Más de treinta años después una nueva generación afrontamos un dramático escenario. Somos la llamada “generación perdida”, la juventud sin futuro. Y ahora que nos levantamos para reclamar democracia –porque queremos decidir sobre nuestras vidas- y justicia –porque queremos vivir en paz- nos sentimos totalmente abandonados a nuestra suerte; aquella que decidieron otros. Y la más amable respuesta que obtenemos es la llamada al exilio, esto es, a la búsqueda de esperanza fuera de nuestra tierra.
Sufrimos la persecución cuando nos rebelamos y cuando contestamos los ataques de unos gobiernos que roban nuestras esperanzas con infames excusas. De hecho ya no hace falta haber vivido la dictadura franquista para contar aquello de “corrimos delante de los grises”, pues muchos de los que nacimos tras la muerte de Franco ya lo hemos tenido que hacer.
Nos persiguieron e inventaron atestados policiales cuando emergimos en la primavera valenciana; nos intentaron expulsar de las plazas donde acampamos; nos persiguieron cuando participamos en la Huelga General, nos criminalizaron salvajemente por empujar carritos de la compra mientras denunciábamos el hambre creciente.
Nos criminalizan por poner nuestro cuerpo de trinchera ante un desahucio; nos criminalizan e identifican policialmente por reunirnos en un parque público como el Retiro para debatir sobre política; nos criminalizan, en definitiva, porque estamos poniendo de manifiesto que lo que un 23 de febrero no acabó de fraguar se está permitiendo que prospere cada día de forma legal.
Empezaron cambiando la esencia del principio constitucional, que garantizaba la aplicación de derechos fundamentales, para priorizar el pago a las entidades financieras. Aprobaron una amnistía fiscal que permitió que los delincuentes de cuello blanco, estafadores que merman la sanidad y educación pública, quedarán indemnes de cualquier sanción. Aprobaron una reforma laboral que dinamitó nuestra defensa ante la explotación laboral, permitiendo enmascarar despidos improcedentes en despidos objetivos. Legalizaron el racismo en la sanidad pública. Incrementaron las tasas para obstaculizar a los más pobres el acceso a la educación. Rescataron y rescatan a los bancos, haciendo un bote común con nuestros impuestos, mientras nos expulsan de nuestras casas tras habernos expulsados de nuestros trabajos.

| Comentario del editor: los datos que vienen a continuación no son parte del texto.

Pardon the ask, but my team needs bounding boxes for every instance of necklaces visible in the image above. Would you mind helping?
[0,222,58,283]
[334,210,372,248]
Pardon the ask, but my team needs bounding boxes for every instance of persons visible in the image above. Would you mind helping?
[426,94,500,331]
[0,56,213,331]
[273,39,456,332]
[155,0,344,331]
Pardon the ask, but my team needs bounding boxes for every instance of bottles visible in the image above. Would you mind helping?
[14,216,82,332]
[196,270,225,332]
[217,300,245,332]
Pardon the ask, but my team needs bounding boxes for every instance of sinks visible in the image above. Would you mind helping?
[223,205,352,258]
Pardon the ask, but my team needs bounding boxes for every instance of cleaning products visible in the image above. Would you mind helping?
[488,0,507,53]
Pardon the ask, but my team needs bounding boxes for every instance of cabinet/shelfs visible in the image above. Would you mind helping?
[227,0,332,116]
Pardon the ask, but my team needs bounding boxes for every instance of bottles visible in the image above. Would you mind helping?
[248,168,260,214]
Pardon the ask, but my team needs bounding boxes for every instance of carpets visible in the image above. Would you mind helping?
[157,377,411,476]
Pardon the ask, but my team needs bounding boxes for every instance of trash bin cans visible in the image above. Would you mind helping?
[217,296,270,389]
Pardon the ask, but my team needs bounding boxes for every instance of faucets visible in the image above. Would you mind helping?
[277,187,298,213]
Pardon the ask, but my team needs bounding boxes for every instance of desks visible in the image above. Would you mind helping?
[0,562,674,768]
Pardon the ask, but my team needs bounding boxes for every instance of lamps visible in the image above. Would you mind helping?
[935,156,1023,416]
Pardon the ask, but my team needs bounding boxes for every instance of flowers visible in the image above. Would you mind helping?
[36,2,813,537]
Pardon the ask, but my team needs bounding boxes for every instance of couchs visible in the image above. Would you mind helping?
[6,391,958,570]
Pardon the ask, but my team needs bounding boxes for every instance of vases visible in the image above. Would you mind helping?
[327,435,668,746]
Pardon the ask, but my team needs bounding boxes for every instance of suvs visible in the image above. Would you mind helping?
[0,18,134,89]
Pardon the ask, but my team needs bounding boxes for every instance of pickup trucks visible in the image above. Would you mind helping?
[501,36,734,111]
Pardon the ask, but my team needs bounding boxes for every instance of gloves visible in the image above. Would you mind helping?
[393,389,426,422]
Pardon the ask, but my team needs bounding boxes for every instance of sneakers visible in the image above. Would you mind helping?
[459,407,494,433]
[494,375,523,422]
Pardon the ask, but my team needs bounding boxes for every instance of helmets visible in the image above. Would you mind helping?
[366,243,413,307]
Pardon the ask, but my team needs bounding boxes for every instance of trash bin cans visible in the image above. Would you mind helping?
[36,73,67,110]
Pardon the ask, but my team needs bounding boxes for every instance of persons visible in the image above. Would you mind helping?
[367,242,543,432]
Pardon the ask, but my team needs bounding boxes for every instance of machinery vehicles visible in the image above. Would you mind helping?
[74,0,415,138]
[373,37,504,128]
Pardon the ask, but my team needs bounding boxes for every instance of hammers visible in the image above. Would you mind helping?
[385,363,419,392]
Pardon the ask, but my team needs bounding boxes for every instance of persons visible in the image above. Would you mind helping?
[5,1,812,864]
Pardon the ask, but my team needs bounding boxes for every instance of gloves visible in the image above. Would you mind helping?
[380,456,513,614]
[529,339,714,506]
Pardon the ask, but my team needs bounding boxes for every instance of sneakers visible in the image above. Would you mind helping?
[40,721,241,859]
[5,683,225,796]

Dicen que queremos dar un golpe de Estado. Pero no es cierto. Lo que queremos es dar un golpe encima de la mesa. Queremos alcanzar la democracia. Queremos una legalidad que nos represente y nos defienda. Queremos vivir sin miedo. Porque tenemos propuestas, reivindicaciones, necesidades. Porque el 25S es un arma cargada de propuestas de futuro. Porque para poder recuperar nuestra soberanía, nos hemos dado cuenta de que es imprescindible un Congreso liberado.